Text for analysis section start

Another canary in the coal mine?  Probably.  Does McGarity realize how fortunate he is to have a fan base bucking that trend?  Probably.  Nothing like making hay while the sun shines.


Filed under Georgia Football

17 responses to ““They just want to be able to say they were there.”

  1. 79Dawg

    Did not read the article in full, but of course one of the reasons visiting teams are returning tickets is because they are being asked to pay $125-150 to sit in nosebleeds, while home fans are paying half or two-thirds as much to sit in much better seats. And that is doubly true if you are playing a crappy team (like Tennessee this year) or think your team has no chance to win.
    The other thing not mentioned and that I think helps us particularly, is that Atlanta is home to a major airport with flights to everywhere, and we are also somewhat centralized and also within reasonable driving distance to most schools (other than ATM, Arkansas and Mizzou). For example, South Carolina fans are driving 2-3 hours to Atlanta, and then have our drive to points farther west, for example (unless they are going somewhere like Knoxville or Gainesville of course).


    • PTC DAWG

      You realize why we charge the road teams what we do for tickets right? UGA started charging them what they have charged our fans for tickets in their stadiums. Started this a few years back….fair is fair.


      • 79Dawg

        I’m not sure what “fairness” has to do with anything here, but I am aware we are participating in this race to the bottom that has now led to (almost) everyone wallowing in the muck of “why don’t visiting fans travel well anymore?”
        There’s a reason everybody we’ve played at home except Auburn and Scar (I believe) has returned tickets the past few seasons – a very big part of it is that we are charging them $100-150 to sit in the 600 level, and their fans find it just as absurd to pay that to come to Sanford Stadium as I find it to pay to go to most other places.

Text for analysis section end

__Instructions to follow__.
Copy word for word the portion of the ticket-price discussion running from "Another canary in" down to "the sun shines.".

Data under study section start

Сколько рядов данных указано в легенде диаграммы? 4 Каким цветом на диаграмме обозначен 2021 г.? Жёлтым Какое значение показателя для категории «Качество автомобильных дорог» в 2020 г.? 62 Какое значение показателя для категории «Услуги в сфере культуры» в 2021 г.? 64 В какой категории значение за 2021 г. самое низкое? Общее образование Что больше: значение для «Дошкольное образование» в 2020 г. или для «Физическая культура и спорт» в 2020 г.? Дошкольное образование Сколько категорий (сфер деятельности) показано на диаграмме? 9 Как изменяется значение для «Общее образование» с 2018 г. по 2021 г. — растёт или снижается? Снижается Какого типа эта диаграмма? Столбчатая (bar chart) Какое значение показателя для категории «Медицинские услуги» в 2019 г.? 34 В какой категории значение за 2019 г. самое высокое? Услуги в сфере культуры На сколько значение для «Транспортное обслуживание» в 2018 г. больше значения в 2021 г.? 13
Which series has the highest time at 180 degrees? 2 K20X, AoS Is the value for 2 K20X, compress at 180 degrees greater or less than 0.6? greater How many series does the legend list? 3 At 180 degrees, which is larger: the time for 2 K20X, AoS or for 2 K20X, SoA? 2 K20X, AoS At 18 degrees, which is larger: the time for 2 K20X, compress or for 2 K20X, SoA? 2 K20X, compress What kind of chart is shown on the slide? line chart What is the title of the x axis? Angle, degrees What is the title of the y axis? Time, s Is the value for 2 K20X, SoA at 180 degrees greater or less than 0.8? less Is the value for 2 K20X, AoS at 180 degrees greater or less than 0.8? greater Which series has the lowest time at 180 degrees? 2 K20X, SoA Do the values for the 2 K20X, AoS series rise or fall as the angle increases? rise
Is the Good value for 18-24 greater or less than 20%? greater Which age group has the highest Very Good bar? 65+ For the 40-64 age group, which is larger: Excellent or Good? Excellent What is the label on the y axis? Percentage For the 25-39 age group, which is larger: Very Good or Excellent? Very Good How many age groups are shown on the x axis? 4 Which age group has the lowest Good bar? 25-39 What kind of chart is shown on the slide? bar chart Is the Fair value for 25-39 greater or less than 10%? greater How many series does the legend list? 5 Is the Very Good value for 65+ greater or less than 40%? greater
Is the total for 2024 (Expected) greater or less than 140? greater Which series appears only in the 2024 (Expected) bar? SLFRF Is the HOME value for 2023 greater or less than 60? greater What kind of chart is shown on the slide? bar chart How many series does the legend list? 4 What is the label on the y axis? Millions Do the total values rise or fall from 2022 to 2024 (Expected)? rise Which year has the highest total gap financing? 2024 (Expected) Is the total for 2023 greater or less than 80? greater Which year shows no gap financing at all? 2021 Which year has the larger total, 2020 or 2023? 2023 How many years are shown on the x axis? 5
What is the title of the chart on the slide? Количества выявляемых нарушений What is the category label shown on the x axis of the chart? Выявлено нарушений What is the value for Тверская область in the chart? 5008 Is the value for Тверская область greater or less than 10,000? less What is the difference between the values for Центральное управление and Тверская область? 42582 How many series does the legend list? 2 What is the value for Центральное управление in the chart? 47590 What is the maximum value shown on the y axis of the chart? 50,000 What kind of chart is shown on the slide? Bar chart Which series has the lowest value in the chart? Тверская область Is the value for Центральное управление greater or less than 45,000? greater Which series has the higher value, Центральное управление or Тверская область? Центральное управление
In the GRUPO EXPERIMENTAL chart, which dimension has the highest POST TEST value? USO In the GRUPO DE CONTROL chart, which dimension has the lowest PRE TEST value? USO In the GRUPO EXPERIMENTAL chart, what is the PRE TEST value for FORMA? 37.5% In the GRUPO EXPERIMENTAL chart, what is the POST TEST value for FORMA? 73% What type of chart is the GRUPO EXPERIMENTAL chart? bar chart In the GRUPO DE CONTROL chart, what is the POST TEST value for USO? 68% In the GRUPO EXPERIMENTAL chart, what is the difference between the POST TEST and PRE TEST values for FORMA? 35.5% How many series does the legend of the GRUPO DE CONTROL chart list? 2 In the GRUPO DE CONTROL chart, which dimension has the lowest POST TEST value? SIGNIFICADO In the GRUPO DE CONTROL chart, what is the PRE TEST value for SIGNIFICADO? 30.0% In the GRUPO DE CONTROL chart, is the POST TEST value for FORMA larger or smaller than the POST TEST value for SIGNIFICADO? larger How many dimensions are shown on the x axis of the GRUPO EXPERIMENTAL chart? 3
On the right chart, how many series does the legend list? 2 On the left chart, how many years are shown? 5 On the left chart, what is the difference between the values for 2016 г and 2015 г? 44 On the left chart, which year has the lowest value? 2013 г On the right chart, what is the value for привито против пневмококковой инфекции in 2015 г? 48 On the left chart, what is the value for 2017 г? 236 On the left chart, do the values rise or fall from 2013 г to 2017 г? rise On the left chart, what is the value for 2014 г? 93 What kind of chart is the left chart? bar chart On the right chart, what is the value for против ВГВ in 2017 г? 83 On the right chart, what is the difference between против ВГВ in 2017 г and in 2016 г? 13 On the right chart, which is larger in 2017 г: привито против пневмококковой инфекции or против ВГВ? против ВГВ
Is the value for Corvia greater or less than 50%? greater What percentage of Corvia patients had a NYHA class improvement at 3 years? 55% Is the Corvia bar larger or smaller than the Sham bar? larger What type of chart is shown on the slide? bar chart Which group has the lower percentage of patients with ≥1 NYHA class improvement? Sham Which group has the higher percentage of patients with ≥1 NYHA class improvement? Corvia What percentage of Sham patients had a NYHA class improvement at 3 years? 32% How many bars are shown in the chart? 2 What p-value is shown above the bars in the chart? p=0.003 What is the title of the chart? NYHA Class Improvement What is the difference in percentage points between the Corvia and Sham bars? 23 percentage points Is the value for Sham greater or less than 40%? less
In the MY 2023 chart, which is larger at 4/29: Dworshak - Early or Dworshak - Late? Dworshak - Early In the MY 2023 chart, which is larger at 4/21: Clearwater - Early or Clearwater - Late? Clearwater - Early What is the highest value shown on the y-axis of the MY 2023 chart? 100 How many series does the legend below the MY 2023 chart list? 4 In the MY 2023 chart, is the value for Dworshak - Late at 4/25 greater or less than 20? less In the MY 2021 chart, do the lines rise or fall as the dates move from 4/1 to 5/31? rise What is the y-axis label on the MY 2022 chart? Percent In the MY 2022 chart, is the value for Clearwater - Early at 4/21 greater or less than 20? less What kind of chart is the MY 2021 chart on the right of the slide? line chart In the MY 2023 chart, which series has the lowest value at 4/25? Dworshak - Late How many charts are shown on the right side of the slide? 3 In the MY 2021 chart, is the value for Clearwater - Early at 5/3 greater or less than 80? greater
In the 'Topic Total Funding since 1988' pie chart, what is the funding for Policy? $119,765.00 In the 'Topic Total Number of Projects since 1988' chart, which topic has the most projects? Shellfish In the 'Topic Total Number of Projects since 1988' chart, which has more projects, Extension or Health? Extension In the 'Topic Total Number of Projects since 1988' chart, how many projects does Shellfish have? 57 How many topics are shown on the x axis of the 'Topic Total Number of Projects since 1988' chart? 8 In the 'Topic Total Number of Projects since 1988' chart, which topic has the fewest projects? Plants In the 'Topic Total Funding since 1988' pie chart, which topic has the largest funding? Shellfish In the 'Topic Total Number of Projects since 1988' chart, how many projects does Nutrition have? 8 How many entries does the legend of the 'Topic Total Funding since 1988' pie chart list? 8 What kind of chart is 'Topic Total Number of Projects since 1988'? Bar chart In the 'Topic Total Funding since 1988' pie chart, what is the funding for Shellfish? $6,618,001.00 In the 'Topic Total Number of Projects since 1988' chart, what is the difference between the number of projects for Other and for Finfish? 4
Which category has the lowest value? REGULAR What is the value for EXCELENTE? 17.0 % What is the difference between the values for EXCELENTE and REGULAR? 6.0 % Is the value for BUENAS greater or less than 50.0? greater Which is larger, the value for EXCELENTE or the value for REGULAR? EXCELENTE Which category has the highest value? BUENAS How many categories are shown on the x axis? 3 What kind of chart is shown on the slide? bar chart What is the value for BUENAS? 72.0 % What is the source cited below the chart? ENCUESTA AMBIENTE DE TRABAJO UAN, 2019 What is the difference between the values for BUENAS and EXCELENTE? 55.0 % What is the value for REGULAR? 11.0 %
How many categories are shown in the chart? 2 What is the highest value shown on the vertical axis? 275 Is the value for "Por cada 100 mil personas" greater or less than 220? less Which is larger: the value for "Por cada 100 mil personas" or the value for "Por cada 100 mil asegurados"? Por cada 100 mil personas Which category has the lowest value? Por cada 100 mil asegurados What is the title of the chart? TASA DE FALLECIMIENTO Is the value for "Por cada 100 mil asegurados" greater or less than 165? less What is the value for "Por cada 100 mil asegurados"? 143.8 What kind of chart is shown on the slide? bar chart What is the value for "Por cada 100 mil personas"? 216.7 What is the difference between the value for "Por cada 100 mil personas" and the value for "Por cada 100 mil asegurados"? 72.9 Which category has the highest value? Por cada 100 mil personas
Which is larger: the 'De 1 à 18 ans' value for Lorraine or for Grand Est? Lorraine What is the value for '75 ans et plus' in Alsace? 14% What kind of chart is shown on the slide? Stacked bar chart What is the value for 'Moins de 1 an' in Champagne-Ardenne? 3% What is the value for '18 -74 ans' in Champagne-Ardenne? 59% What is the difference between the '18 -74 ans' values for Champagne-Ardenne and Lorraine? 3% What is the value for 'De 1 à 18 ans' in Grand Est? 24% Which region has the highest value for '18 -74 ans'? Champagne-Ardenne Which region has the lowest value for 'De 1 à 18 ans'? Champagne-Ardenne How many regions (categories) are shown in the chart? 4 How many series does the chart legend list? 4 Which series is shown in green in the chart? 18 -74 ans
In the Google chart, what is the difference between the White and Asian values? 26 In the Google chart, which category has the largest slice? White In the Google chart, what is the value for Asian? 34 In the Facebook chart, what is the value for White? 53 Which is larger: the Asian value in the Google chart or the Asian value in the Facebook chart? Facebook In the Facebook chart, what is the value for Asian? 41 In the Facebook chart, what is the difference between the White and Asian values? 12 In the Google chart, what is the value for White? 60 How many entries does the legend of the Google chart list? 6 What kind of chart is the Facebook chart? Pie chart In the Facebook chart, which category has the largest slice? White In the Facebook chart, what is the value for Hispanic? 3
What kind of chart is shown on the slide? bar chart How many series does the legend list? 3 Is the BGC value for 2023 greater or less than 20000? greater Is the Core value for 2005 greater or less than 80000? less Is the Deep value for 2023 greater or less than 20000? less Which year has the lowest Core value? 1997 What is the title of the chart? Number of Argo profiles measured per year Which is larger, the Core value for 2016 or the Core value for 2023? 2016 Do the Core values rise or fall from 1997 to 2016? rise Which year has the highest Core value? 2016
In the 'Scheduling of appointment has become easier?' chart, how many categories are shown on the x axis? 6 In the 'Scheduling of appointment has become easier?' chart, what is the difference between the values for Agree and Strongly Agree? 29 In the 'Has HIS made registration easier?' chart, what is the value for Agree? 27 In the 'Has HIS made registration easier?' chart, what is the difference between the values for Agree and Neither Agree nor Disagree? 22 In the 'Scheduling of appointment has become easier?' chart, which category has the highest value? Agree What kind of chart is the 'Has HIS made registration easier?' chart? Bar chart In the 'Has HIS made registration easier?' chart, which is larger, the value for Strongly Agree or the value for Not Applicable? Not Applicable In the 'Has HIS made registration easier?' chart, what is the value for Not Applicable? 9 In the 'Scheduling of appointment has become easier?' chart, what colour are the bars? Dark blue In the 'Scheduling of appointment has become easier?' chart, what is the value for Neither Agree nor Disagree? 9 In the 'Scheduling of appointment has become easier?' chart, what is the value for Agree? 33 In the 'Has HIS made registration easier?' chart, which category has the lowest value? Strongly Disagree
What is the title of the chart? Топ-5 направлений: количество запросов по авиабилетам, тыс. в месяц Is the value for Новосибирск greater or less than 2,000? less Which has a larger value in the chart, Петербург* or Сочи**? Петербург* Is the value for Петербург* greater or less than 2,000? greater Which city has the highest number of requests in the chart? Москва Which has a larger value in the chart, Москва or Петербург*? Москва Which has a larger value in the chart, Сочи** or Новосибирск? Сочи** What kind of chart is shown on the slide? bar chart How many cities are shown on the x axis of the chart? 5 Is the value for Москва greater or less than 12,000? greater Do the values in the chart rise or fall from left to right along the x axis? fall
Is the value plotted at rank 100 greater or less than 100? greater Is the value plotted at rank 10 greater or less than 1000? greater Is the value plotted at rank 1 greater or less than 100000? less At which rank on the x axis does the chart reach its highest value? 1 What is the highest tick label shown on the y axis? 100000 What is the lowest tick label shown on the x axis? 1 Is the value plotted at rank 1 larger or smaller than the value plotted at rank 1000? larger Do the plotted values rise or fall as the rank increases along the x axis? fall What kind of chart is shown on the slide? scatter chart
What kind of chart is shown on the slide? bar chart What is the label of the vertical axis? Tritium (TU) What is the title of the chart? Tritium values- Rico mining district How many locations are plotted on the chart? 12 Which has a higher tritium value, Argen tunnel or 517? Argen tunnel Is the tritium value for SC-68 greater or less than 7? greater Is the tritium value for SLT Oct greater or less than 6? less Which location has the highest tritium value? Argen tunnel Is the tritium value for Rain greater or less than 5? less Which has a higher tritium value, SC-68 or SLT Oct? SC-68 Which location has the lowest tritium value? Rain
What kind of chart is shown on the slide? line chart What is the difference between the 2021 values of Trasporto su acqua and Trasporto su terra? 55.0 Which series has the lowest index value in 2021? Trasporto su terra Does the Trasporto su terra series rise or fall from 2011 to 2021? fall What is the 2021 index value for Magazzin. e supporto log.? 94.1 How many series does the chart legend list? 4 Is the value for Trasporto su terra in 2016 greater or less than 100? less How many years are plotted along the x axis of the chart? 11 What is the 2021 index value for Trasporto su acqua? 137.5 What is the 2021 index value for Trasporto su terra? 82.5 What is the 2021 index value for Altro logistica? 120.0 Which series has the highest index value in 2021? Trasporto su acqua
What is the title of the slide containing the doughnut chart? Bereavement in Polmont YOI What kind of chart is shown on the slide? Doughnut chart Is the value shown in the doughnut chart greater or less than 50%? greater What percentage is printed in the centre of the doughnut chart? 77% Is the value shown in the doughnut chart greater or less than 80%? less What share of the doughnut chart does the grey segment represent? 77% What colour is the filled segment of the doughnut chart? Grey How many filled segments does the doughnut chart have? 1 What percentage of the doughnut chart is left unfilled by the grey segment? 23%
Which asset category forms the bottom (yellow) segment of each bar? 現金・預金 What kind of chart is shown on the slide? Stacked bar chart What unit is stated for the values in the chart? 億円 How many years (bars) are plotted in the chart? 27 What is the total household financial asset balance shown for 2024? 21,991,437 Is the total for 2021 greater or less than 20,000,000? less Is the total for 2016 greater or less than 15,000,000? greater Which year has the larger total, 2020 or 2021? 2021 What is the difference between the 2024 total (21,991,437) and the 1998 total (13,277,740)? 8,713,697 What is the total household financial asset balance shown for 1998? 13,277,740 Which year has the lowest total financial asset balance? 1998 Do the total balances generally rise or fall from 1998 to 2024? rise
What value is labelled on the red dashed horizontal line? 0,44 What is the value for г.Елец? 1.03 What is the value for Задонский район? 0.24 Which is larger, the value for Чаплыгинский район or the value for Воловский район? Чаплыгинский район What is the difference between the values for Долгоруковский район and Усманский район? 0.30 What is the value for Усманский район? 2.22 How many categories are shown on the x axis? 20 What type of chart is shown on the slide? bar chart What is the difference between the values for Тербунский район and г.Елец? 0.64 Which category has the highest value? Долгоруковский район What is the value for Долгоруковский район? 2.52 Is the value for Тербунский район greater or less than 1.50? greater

Data under study section end

__Your response__.
Another canary in the coal mine?  Probably.  Does McGarity realize how fortunate he is to have a fan base bucking that trend?  Probably.  Nothing like making hay while the sun shines.